LISTING:
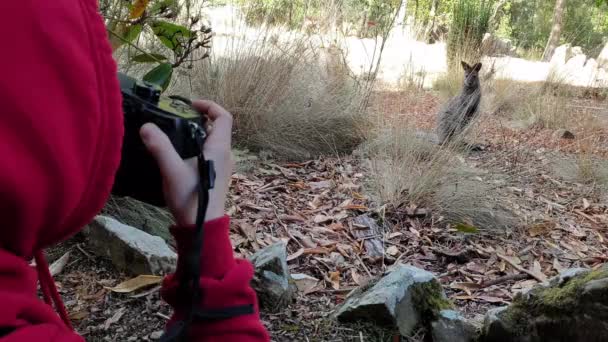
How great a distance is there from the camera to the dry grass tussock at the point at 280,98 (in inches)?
145

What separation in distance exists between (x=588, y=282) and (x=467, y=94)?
11.2 feet

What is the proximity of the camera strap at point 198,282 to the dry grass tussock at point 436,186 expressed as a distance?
2.36 metres

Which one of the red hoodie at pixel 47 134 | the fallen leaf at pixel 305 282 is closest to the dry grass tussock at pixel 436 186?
the fallen leaf at pixel 305 282

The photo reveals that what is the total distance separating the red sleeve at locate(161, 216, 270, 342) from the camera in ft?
2.06

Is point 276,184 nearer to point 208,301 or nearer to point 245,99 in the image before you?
point 245,99

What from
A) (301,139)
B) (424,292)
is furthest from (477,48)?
(424,292)

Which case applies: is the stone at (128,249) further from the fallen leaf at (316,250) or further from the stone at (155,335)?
the fallen leaf at (316,250)

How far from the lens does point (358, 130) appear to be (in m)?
4.16

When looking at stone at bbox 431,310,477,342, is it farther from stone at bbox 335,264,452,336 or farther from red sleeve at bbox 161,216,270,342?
red sleeve at bbox 161,216,270,342

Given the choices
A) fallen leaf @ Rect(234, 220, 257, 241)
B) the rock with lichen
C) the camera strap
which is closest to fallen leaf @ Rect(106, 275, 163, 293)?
fallen leaf @ Rect(234, 220, 257, 241)

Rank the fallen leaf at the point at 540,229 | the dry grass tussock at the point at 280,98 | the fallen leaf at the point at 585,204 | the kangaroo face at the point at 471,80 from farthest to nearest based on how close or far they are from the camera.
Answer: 1. the kangaroo face at the point at 471,80
2. the dry grass tussock at the point at 280,98
3. the fallen leaf at the point at 585,204
4. the fallen leaf at the point at 540,229

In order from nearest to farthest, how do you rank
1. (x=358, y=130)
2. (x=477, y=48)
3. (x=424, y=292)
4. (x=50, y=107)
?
(x=50, y=107) < (x=424, y=292) < (x=358, y=130) < (x=477, y=48)

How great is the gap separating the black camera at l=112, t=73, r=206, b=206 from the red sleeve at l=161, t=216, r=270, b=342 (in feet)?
0.23

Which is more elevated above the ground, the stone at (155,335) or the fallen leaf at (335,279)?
the stone at (155,335)
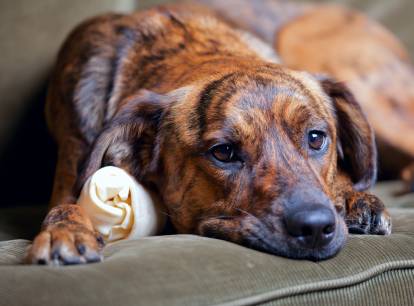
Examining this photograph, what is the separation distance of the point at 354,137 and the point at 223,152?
0.58 metres

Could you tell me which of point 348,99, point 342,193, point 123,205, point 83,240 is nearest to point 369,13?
point 348,99

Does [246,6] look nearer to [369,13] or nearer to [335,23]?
[335,23]

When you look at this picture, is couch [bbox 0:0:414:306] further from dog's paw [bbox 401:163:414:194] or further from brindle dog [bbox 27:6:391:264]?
dog's paw [bbox 401:163:414:194]

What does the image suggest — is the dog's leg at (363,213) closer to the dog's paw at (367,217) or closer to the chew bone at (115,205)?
the dog's paw at (367,217)

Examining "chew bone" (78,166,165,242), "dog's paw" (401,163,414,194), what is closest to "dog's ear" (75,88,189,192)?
"chew bone" (78,166,165,242)

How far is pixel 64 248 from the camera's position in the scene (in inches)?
60.1

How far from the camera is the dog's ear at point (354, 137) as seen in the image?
2.27 meters

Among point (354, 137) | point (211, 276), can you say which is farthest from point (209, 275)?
point (354, 137)

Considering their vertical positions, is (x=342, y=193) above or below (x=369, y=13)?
below

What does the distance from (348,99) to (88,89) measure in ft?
3.05

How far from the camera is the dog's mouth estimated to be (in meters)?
1.65

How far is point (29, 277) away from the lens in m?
1.38

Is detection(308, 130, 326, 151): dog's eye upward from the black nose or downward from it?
upward

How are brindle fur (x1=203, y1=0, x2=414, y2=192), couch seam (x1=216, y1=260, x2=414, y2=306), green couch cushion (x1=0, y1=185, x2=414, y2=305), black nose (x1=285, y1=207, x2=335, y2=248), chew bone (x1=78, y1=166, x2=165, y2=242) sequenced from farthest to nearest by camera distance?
1. brindle fur (x1=203, y1=0, x2=414, y2=192)
2. chew bone (x1=78, y1=166, x2=165, y2=242)
3. black nose (x1=285, y1=207, x2=335, y2=248)
4. couch seam (x1=216, y1=260, x2=414, y2=306)
5. green couch cushion (x1=0, y1=185, x2=414, y2=305)
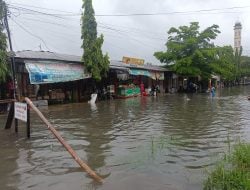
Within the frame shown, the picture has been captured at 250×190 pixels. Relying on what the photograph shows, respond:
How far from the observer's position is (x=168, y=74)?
154 ft

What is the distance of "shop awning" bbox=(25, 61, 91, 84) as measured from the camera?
2117cm

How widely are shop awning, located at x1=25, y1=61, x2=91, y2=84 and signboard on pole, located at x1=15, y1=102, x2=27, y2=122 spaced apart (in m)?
9.73

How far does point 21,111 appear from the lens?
36.5ft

TASK GOAL:
The entries above are to be returned exactly, without their pictures.

EXERCISE ANSWER:
How great a distance is there from the camera to the dry grass tussock at the point at 280,98 (in inches)?
145

What separation in distance exists between (x=588, y=282) and (x=467, y=94)?
11.2 feet

What is the proximity of the camera strap at point 198,282 to the dry grass tussock at point 436,186 expressed as a distance?
2.36 metres

Which one of the red hoodie at pixel 47 134 | the fallen leaf at pixel 305 282 is closest to the dry grass tussock at pixel 436 186?
the fallen leaf at pixel 305 282

The photo reveals that what is the total distance separating the red sleeve at locate(161, 216, 270, 342) from the camera in ft?
2.06

Is point 276,184 nearer to point 208,301 or nearer to point 245,99 in the image before you?
point 245,99

What from
A) (301,139)
B) (424,292)
is furthest from (477,48)?
(424,292)

Which case applies: is the stone at (128,249) further from the fallen leaf at (316,250) or further from the stone at (155,335)?
the fallen leaf at (316,250)

How far from the lens does point (358, 130) appear to be (in m)?
4.16

When looking at stone at bbox 431,310,477,342, is it farther from stone at bbox 335,264,452,336 or farther from red sleeve at bbox 161,216,270,342?
red sleeve at bbox 161,216,270,342

Given the choices
A) fallen leaf @ Rect(234, 220, 257, 241)
B) the rock with lichen
C) the camera strap
which is closest to fallen leaf @ Rect(106, 275, 163, 293)?
fallen leaf @ Rect(234, 220, 257, 241)

Rank the fallen leaf at the point at 540,229 | the dry grass tussock at the point at 280,98 | the fallen leaf at the point at 585,204 | the kangaroo face at the point at 471,80 from farthest to nearest based on how close or far they are from the camera.
Answer: 1. the kangaroo face at the point at 471,80
2. the dry grass tussock at the point at 280,98
3. the fallen leaf at the point at 585,204
4. the fallen leaf at the point at 540,229

In order from nearest to farthest, how do you rank
1. (x=358, y=130)
2. (x=477, y=48)
3. (x=424, y=292)
4. (x=50, y=107)
?
(x=50, y=107) < (x=424, y=292) < (x=358, y=130) < (x=477, y=48)

How great is the gap separating the black camera at l=112, t=73, r=206, b=206 from the red sleeve at l=161, t=216, r=270, b=342 (in feet)?
0.23

Which is more elevated above the ground, the stone at (155,335) or the fallen leaf at (335,279)?
the stone at (155,335)
Examining this photograph, what is the separation distance of the point at 354,137 and the point at 223,152?
0.58 metres

Could you tell me which of point 348,99, point 342,193, point 123,205, point 83,240 is nearest to point 369,13?
point 348,99

Does [246,6] look nearer to [369,13] or nearer to [335,23]?
[335,23]

When you look at this picture, is couch [bbox 0:0:414:306] further from dog's paw [bbox 401:163:414:194] or further from brindle dog [bbox 27:6:391:264]?
dog's paw [bbox 401:163:414:194]

What does the image suggest — is the dog's leg at (363,213) closer to the dog's paw at (367,217) or closer to the chew bone at (115,205)?
the dog's paw at (367,217)

Examining "chew bone" (78,166,165,242), "dog's paw" (401,163,414,194), what is closest to "dog's ear" (75,88,189,192)?
"chew bone" (78,166,165,242)

How far is pixel 64 248 from the camera's position in the scene (in inches)?
60.1

How far from the camera is the dog's ear at point (354, 137) as seen in the image?
2.27 meters

Among point (354, 137) | point (211, 276), can you say which is farthest from point (209, 275)?
point (354, 137)

Considering their vertical positions, is (x=342, y=193) above or below (x=369, y=13)?
below

What does the distance from (348,99) to (88,89) measure in ft?
3.05

How far from the camera is the dog's mouth estimated to be (in meters)?
1.65

How far is point (29, 277) away from the lens in m?
1.38

Is detection(308, 130, 326, 151): dog's eye upward from the black nose or downward from it?
upward

How are brindle fur (x1=203, y1=0, x2=414, y2=192), couch seam (x1=216, y1=260, x2=414, y2=306), green couch cushion (x1=0, y1=185, x2=414, y2=305), black nose (x1=285, y1=207, x2=335, y2=248), chew bone (x1=78, y1=166, x2=165, y2=242) sequenced from farthest to nearest by camera distance?
1. brindle fur (x1=203, y1=0, x2=414, y2=192)
2. chew bone (x1=78, y1=166, x2=165, y2=242)
3. black nose (x1=285, y1=207, x2=335, y2=248)
4. couch seam (x1=216, y1=260, x2=414, y2=306)
5. green couch cushion (x1=0, y1=185, x2=414, y2=305)
Within the frame shown, the picture has been captured at 250×190 pixels. Relying on what the photograph shows, respond:
How far from the observer's position is (x=168, y=74)?
154 ft

What is the distance of "shop awning" bbox=(25, 61, 91, 84) as measured from the camera?
2117cm

How widely are shop awning, located at x1=25, y1=61, x2=91, y2=84 and signboard on pole, located at x1=15, y1=102, x2=27, y2=122 spaced apart (in m)?
9.73

How far does point 21,111 appear from the lens?
36.5ft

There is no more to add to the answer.